Greek Prime Minister Kyriakos Mitsotakis warned on May 13 that the ongoing blockade of the Strait of Hormuz threatens to unleash a new wave of inflation and weaken economic growth, putting European energy security under severe pressure. The statement reflects a growing concern among Western leaders that the crisis is evolving from a regional conflict into a global economic threat.
"The ongoing obstruction of navigation in the Strait of Hormuz will cause inflation, weaken economic growth, and pressure international energy markets," Mitsotakis said at an event in Athens. He argued that Europe must "reconsider its energy security strategy," noting the continent may have moved to abandon fossil fuel infrastructure too early.
The strait is a critical artery for the global economy, with some estimates indicating it handles as much as 34 percent of global seaborne oil exports and 21 percent of all maritime trade. While crude prices have rallied by about 50 percent since the U.S.-Israel conflict with Iran began on February 28, the full economic impact of the disruption is only now beginning to surface in official warnings.
The prime minister's comments highlight a growing dilemma for European policymakers, who now face a direct conflict between long-term green transition goals and the immediate need to secure energy supplies. This could force a strategic pivot to reinvest in the very fossil fuel infrastructure that governments had planned to phase out to avert a new cost-of-living crisis.
The concerns are not limited to Europe. Import-dependent nations are already feeling the strain as shipping costs rise. In Nigeria, which brings in over 90 percent of its goods via sea, the March headline inflation rate climbed to 15.38 percent. "Any escalation in shipping costs... would have far-reaching consequences for Nigeria’s economy, industries and consumers," said Dr. Muda Yusuf, CEO of the Centre for the Promotion of Private Enterprise (CPPE).
Yusuf warned of a new wave of "imported inflation," where price increases originate from external cost pressures rather than domestic policy. This is particularly acute for nations reliant on foreign supply for essential goods. "For manufacturers and businesses that rely on imported inputs, higher freight costs compress profit margins, reduce output, and in severe cases trigger layoffs," he said.
Compounding the disruption, Iran has moved to formalize a tolling system for vessels, establishing the "Persian Gulf Strait Authority (PGSA)" to regulate traffic and collect duties. This move directly challenges the principle of "transit passage" enshrined in the United Nations Convention on the Law of the Sea (UNCLOS), which generally prohibits coastal states from levying charges on ships for merely passing through international straits.
The International Maritime Organisation has condemned the introduction of such tolls as a violation of international law. However, the move sets a dangerous precedent that other countries controlling strategic chokepoints, such as the Straits of Malacca or Bab-el-Mandeb, could follow, potentially weaponizing geography and further snarling global trade. "The real danger is monetization," warned Sunday Ademuyiwa of the Maritime Researchers and Authors Association of Nigeria. "If tolling is introduced and accepted in Hormuz, it sets a precedent where geography becomes a billable service."

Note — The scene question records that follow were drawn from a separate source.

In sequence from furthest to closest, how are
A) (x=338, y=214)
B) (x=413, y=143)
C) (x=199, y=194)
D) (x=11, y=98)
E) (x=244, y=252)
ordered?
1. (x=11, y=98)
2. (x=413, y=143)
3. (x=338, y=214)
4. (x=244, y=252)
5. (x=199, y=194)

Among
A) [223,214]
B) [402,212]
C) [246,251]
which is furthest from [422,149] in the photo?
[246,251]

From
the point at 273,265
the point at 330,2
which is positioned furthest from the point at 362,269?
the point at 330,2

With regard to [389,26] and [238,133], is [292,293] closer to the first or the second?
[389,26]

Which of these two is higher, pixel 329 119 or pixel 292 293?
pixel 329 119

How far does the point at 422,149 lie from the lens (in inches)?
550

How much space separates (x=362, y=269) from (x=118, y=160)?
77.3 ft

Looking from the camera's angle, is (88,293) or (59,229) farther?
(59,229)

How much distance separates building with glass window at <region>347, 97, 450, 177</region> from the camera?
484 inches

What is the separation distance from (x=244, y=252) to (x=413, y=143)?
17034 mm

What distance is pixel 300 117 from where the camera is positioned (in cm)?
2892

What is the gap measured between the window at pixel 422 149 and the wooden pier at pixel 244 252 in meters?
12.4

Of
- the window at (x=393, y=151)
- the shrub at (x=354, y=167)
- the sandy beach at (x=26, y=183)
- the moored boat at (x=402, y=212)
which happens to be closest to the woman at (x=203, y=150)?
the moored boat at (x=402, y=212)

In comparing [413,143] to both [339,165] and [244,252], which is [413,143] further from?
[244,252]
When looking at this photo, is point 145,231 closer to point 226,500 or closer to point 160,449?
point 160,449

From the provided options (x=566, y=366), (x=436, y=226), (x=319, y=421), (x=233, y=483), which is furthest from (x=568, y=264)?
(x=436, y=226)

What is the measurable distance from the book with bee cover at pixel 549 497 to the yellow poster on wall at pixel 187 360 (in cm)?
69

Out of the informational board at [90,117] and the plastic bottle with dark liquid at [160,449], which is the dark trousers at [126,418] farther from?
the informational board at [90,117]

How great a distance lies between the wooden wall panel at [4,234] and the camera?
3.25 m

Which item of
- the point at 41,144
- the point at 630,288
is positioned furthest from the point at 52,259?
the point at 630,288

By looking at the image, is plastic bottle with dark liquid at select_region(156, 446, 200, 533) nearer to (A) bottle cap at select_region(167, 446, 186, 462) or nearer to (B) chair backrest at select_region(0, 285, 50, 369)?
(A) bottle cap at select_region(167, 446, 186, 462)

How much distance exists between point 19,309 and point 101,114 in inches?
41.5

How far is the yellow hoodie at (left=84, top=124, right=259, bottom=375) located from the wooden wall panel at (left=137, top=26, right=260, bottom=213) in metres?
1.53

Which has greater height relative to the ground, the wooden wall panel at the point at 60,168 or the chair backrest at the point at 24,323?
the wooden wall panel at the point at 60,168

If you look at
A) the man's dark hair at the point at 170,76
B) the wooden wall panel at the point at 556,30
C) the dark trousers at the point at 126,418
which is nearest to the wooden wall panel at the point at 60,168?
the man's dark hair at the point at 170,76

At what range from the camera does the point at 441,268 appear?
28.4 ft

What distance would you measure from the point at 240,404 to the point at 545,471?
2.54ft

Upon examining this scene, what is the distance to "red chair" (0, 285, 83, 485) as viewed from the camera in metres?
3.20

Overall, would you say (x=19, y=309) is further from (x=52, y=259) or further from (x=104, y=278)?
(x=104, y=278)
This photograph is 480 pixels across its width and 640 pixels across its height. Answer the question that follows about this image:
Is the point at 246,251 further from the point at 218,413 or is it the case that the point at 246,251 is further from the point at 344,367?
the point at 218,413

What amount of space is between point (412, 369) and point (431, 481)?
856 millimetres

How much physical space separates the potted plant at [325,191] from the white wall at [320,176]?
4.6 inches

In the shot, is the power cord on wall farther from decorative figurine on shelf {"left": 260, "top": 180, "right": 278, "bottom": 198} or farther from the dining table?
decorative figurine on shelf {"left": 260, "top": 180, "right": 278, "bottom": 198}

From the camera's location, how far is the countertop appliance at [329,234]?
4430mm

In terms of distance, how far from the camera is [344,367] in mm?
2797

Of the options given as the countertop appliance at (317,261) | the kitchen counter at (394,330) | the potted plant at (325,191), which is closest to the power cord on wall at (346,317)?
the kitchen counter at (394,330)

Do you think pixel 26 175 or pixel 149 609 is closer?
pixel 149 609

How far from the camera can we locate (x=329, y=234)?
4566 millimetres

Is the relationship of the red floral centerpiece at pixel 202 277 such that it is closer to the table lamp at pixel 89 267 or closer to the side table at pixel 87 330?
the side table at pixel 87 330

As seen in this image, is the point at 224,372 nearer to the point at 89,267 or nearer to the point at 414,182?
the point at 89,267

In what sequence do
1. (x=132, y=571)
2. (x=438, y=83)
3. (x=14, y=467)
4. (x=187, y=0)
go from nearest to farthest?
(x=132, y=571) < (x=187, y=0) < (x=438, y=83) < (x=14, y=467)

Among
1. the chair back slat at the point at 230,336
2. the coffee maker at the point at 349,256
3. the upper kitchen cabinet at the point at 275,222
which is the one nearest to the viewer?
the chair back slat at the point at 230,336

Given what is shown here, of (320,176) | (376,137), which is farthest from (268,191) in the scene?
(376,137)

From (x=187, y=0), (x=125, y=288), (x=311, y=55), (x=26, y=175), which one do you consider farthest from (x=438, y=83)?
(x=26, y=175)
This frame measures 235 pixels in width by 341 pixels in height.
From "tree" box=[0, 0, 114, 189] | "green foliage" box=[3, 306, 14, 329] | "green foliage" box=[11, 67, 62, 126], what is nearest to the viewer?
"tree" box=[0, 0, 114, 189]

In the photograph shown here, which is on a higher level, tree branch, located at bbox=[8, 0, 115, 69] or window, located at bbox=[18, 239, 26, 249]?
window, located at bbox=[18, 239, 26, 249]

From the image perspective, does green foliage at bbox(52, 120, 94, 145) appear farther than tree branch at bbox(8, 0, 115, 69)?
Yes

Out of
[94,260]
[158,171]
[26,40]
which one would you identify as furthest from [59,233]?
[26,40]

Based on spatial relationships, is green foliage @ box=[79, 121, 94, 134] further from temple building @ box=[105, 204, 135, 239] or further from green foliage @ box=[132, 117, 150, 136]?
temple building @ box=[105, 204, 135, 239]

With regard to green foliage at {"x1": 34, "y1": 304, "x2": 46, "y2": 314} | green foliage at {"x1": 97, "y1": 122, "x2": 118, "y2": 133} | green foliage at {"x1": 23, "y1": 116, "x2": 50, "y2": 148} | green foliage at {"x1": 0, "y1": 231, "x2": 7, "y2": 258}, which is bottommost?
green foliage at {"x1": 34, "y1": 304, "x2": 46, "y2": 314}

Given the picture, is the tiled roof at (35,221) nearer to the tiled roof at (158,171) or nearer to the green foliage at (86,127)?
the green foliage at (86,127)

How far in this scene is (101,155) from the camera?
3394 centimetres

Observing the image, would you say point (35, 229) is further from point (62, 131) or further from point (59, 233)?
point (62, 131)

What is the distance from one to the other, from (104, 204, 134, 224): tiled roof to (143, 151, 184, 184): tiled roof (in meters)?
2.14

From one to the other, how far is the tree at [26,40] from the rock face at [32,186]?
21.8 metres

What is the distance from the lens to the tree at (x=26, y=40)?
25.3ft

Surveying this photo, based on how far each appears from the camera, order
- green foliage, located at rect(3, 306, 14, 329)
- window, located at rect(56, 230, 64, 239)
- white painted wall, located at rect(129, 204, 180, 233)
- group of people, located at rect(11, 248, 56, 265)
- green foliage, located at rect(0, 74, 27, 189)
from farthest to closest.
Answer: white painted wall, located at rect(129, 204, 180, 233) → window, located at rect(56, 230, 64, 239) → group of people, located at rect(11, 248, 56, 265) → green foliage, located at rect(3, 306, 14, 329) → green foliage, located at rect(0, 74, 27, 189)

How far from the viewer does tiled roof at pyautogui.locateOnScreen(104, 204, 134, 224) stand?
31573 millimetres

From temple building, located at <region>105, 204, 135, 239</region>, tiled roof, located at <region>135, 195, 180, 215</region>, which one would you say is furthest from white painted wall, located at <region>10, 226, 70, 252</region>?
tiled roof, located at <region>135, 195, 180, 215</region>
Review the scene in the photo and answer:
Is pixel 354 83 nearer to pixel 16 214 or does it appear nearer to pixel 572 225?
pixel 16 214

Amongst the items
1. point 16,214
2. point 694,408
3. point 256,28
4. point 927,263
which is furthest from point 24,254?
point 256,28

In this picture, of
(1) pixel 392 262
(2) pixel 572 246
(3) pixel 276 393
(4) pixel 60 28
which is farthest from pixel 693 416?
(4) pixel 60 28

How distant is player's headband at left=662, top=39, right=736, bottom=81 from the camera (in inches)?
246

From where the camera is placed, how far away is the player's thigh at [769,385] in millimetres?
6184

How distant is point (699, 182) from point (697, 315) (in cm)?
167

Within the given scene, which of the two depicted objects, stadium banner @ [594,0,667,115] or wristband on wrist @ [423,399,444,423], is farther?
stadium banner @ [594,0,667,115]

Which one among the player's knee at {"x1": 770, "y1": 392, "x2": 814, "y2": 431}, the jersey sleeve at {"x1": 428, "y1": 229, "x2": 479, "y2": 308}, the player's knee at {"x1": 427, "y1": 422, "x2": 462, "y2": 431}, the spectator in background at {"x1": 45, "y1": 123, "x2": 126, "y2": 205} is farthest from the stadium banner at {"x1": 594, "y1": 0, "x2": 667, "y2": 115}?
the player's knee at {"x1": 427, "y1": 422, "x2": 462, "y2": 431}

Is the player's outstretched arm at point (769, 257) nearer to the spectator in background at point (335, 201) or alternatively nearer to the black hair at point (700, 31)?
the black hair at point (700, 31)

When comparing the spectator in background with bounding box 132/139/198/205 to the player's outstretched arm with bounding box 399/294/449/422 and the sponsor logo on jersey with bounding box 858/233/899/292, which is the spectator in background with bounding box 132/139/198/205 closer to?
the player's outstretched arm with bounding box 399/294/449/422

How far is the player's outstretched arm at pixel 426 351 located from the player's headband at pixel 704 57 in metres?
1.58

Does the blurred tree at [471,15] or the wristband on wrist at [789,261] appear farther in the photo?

Counter-intuitively, the price of physical crude has softened in recent weeks, with premiums collapsing from over $30 per barrel above benchmarks to near-parity. This is not due to a resolution of the crisis, but rather a series of temporary buffers. Refiners have been drawing down inventories, and the International Energy Agency (IEA) is coordinating the release of 400 million barrels from global strategic reserves.
Furthermore, China, the world's top crude importer, slashed its imports by 20 percent in April to the lowest level since 2022, easing upward pressure on prices. However, analysts warn this reprieve is fragile. "The physical oil market in general isn’t pricing the catastrophic tightness," Neil Crosby, a senior analyst at Sparta Commodities, told Bloomberg. Once these buffers are exhausted and seasonal demand rises, "the stage is set for a rebound in Brent diffs."
This article is for informational purposes only and does not constitute investment advice.